DOCUMENT EXTRACT:
+ + + + + + +

Sunday, November 20, 2011

first and foremost--i'm giving up

Now I don't want you to think i'm giving up on blogging already, or that I'm giving up on anything really important.  I've never been a quitter.  BUT I've decided that I'm giving up unhealthy eating (except the few and far between cheat days that I'll allow myself to have) because I've figured out what is going to make me happy.  I want a PERFECT body.  Now i hope this doesn't come off as completely vain or ridiculous--because of course we all have our differing opinions on what constitutes a perfect anything--but let me explain.  

I've been a fitness fanatic since about my sophomore/junior year of high school.  I've competed in endurance activities since the end of college until now--my third year of law school--all with the goal of bettering myself, becoming healthy, and becoming happy.  But from what I've learned from all of my fitness endeavors and accomplishments is that I have a hard time committing to a lifestyle of strict eating for the purpose of getting my body to a point that I personally am proud of.

+ + + + + + +

TASKS TO CARRY OUT:
**A)** Do these statements agree with the blog post? Answer yes or no for each, quoting the words of the post that decide it. (i) The writer is giving up blogging. (ii) The writer is in the third year of law school. (iii) The writer plans to allow some cheat days.
**B)** According to the blog post, since when has the writer been a fitness fanatic?

+ + + + + + +

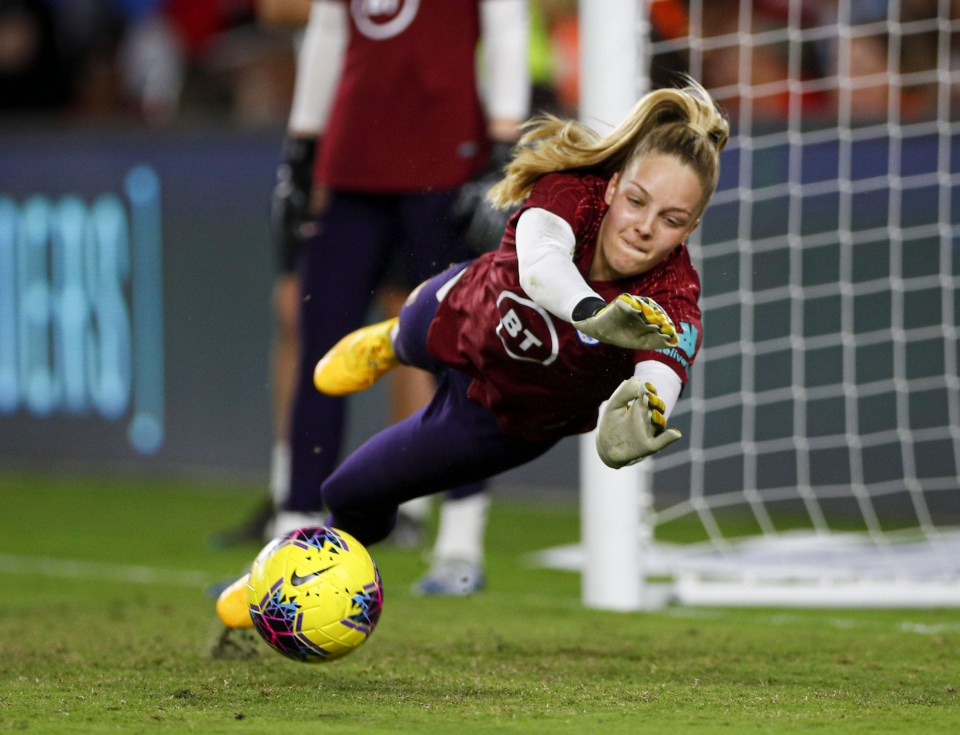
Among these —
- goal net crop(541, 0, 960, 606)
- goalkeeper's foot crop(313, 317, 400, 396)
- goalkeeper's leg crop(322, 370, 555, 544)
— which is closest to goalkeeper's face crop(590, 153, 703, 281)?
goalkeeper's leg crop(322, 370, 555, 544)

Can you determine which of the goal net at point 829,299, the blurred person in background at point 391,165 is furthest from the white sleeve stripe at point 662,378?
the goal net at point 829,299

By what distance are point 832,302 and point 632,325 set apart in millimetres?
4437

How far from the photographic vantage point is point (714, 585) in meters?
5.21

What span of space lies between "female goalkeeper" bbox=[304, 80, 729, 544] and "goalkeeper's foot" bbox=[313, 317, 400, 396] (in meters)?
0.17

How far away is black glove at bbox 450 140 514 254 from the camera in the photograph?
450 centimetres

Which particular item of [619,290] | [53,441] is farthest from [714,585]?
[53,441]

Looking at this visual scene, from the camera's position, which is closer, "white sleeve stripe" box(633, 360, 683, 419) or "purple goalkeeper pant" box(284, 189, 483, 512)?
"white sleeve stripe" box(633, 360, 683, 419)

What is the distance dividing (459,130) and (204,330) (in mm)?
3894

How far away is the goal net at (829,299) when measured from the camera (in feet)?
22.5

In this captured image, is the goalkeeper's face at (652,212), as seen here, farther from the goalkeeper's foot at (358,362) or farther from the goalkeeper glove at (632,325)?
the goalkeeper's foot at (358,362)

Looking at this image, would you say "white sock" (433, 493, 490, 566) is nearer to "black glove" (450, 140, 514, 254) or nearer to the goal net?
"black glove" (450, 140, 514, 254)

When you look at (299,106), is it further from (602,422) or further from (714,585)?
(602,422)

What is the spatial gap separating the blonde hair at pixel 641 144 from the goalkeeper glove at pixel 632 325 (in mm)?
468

+ + + + + + +

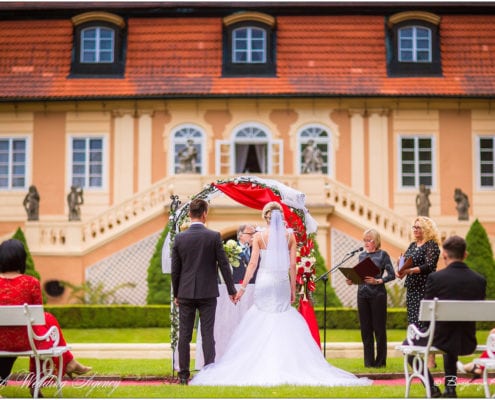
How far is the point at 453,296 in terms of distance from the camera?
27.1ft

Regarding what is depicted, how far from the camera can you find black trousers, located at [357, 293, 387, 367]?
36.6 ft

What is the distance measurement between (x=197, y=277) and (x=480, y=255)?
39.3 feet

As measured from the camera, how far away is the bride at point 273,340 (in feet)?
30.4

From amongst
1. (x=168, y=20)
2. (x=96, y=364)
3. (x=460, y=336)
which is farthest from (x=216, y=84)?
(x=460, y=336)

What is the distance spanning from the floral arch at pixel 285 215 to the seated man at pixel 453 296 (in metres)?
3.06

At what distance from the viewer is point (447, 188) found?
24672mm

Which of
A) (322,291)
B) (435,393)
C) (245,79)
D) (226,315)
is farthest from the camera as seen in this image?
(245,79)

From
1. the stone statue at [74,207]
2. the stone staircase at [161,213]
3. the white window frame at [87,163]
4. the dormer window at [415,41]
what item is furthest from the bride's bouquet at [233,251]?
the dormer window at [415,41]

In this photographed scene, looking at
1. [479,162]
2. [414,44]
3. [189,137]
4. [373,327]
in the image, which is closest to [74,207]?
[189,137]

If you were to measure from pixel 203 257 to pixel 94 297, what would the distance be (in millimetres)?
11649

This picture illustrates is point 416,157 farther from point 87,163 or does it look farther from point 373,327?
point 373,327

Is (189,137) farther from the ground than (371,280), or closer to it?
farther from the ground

+ + + + + + +

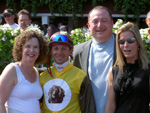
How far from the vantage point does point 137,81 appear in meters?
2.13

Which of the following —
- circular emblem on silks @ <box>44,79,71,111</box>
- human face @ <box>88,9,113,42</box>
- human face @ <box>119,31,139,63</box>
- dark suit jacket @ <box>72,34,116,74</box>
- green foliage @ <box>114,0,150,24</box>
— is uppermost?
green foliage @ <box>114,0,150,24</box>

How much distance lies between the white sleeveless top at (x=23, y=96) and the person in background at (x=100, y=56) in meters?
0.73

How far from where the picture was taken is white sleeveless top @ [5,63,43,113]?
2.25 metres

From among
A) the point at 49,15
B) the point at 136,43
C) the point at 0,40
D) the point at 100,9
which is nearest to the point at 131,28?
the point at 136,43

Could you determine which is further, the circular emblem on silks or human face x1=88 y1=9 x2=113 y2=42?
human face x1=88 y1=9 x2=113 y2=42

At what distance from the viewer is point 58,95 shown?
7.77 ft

+ + + + + + +

ANSWER LIST:
**A)**
(i) No: "Now I don't want you to think i'm giving up on blogging already"
(ii) Yes: "my third year of law school"
(iii) Yes: "except the few and far between cheat days that I'll allow myself to have"

**B)** Since about the writer's sophomore/junior year of high school.